Put everything from the line containing "Which entry among" down to the end of the material into a numbered list, skipping blank lines and leaving out the pictures.

>> Begin Source records

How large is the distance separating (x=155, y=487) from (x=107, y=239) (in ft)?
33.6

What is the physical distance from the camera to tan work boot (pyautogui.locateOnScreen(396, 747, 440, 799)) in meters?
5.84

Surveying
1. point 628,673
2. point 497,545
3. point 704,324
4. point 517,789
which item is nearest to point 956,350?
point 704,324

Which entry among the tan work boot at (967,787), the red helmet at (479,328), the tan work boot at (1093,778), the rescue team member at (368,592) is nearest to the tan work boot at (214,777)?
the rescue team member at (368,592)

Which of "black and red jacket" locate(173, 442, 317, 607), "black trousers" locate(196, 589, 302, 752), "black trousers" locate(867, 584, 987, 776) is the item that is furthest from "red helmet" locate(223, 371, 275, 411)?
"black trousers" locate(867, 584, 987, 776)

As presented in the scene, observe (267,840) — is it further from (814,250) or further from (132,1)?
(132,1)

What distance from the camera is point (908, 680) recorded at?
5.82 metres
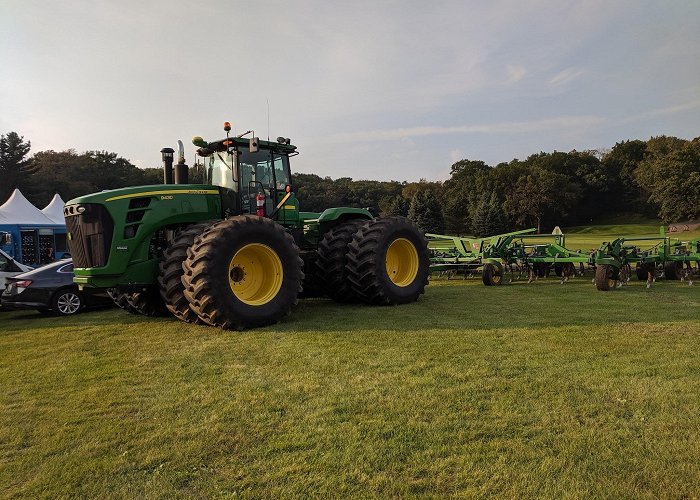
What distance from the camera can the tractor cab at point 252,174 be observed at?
870 centimetres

>> End Source records

[Task answer]
1. Which entry among the tan work boot at (967,787), the red helmet at (479,328), the tan work boot at (1093,778), the rescue team member at (368,592) is nearest to the tan work boot at (214,777)?
2. the rescue team member at (368,592)
3. Which of "black and red jacket" locate(173, 442, 317, 607), "black trousers" locate(196, 589, 302, 752), "black trousers" locate(867, 584, 987, 776) is the item that is furthest from "red helmet" locate(223, 371, 275, 411)?
4. "black trousers" locate(867, 584, 987, 776)
5. As presented in the scene, observe (267,840) — is it further from (814,250) or further from (132,1)?
6. (132,1)
7. What distance from the camera is point (908, 680) recorded at?
8. 5.82 metres
9. What distance from the camera can the tractor cab at point 252,174 be observed at?
10. 870 centimetres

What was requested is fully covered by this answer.